WORK INSTRUCTIONS: Down to the last line below, write out every line exactly, starting with the one that contains "The membrane has" and leaving out the pictures.

+++

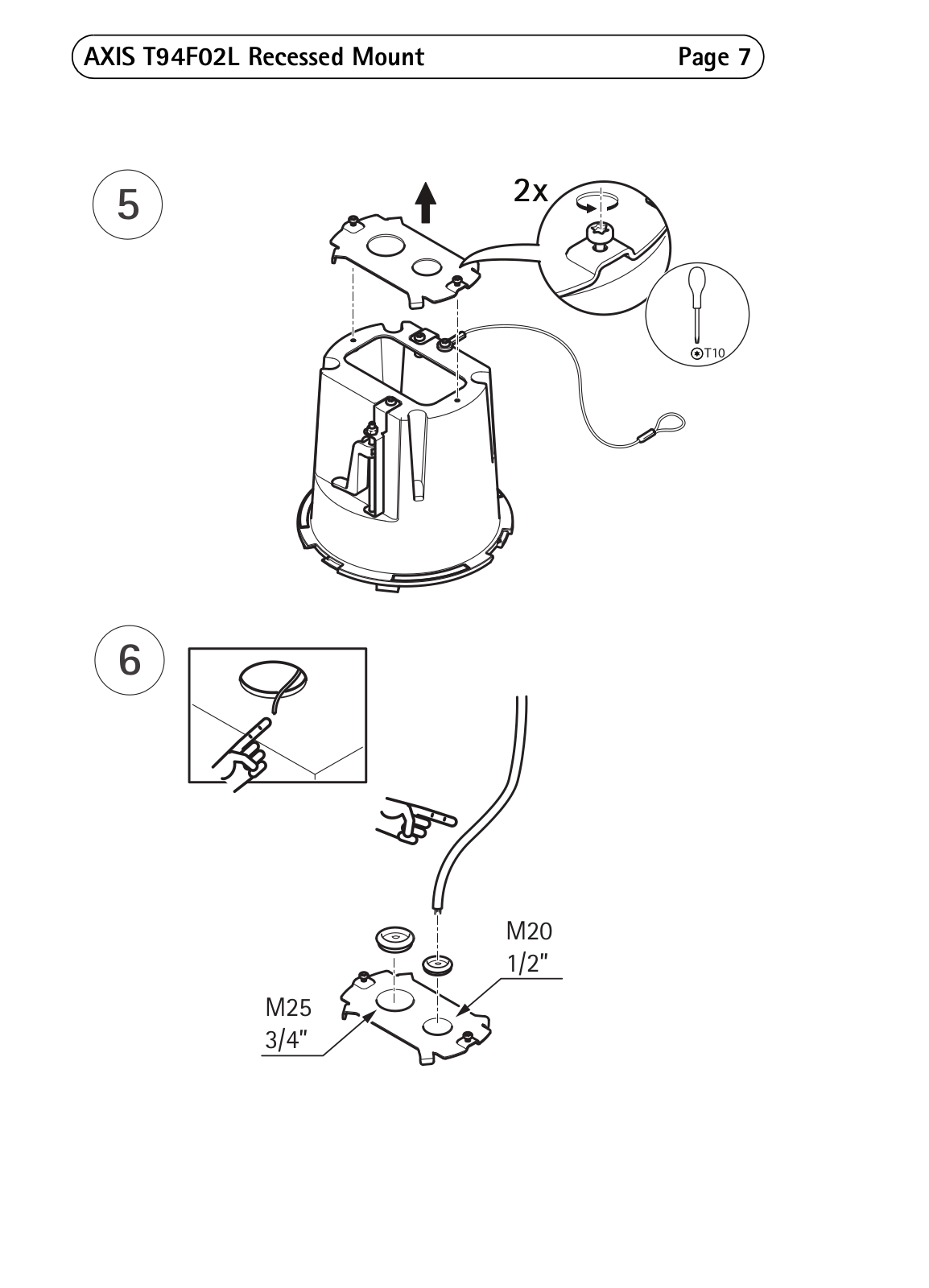 AXIS T94F02L Recessed Mount

Page 7

5

2x

T10

6

M20
1/2"

M25
3/4"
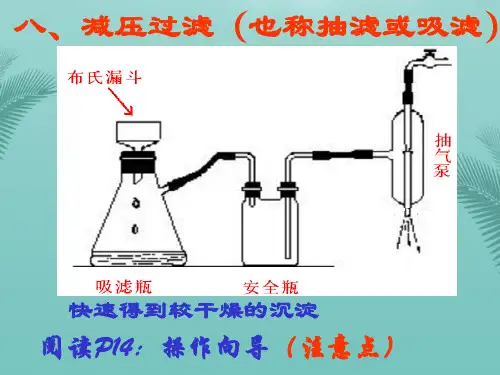 八、减压过滤（也称抽滤或吸滤）

布氏漏斗

抽气泵

吸滤瓶

安全瓶

快速得到较干燥的沉淀

阅读P14：操作向导（注意点）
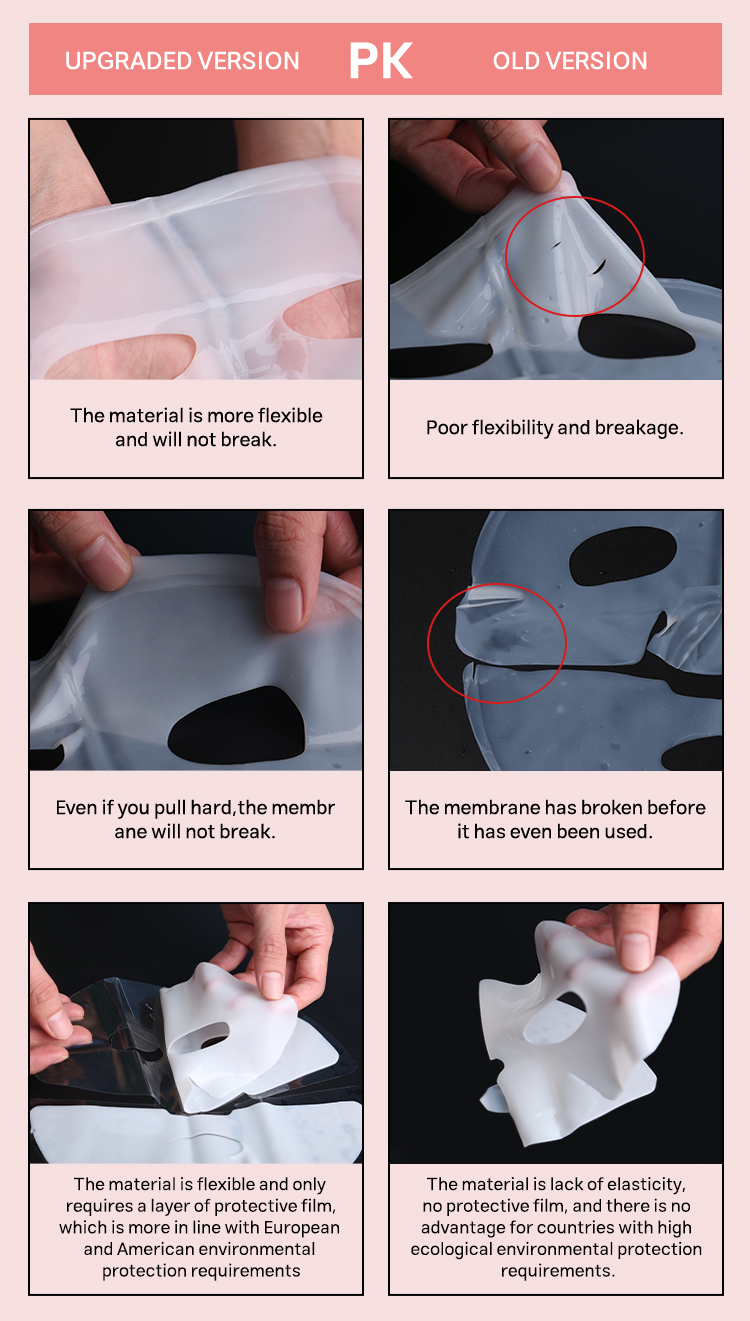 UPGRADED VERSION PK OLD VERSION

The material is more flexible and will not break.

Poor flexibility and breakage.

Even if you pull hard,the membr ane will not break.

The membrane has broken before it has even been used.

The material is flexible and only requires a layer of protective film, which is more in line with European and American environmental protection requirements

The material is lack of elasticity, no protective film, and there is no advantage for countries with high ecological environmental protection requirements.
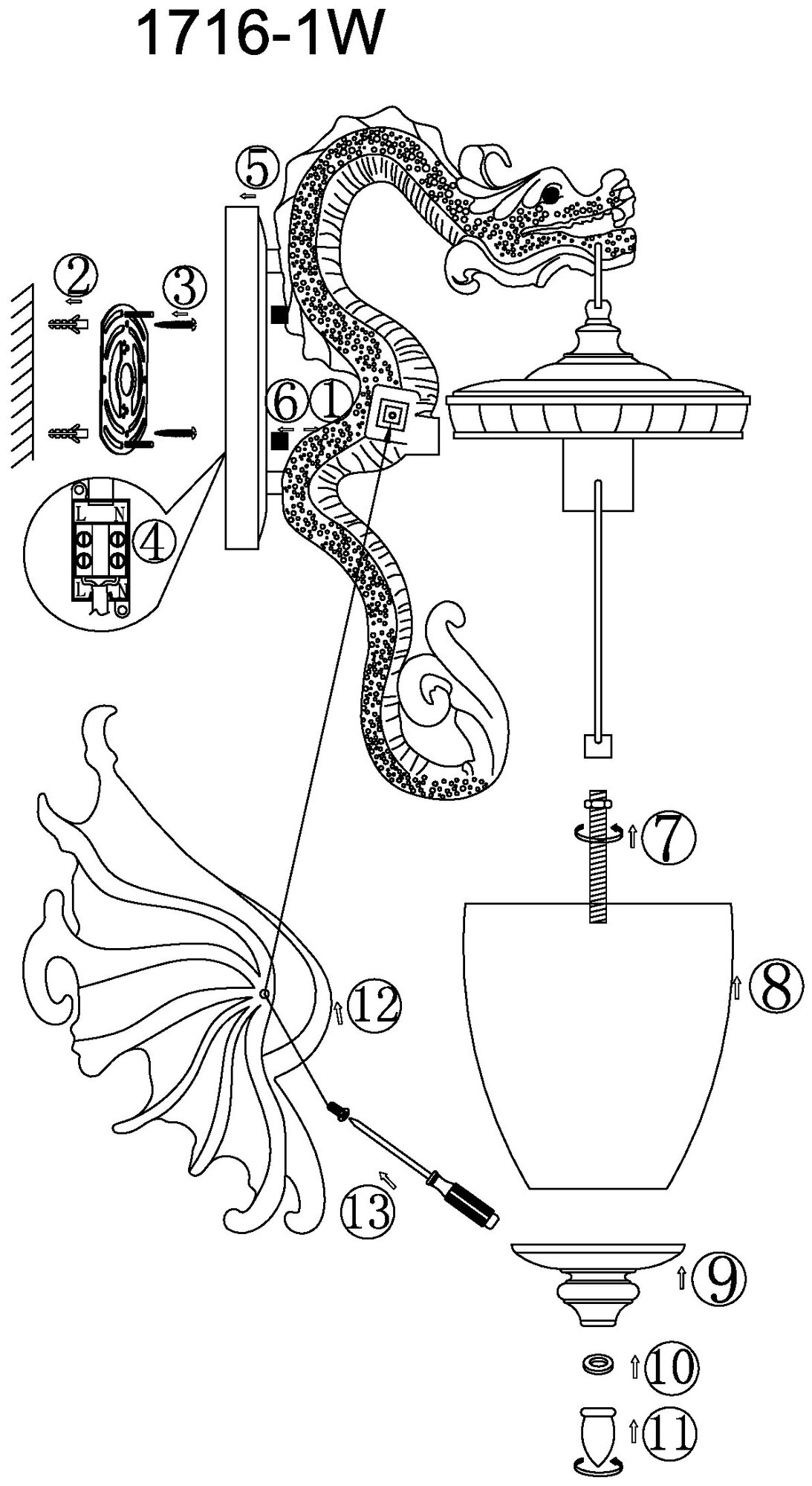 1716-1W

5

2

3

6 1

L N

4

L N

7

8

12

13

9

10

11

+++

RESPONSE:
The membrane has broken before it has even been used.

The material is flexible and only requires a layer of protective film, which is more in line with European and American environmental protection requirements

The material is lack of elasticity, no protective film, and there is no advantage for countries with high ecological environmental protection requirements.
 1716-1W

5

2

3

6 1

L N

4

L N

7

8

12

13

9

10

11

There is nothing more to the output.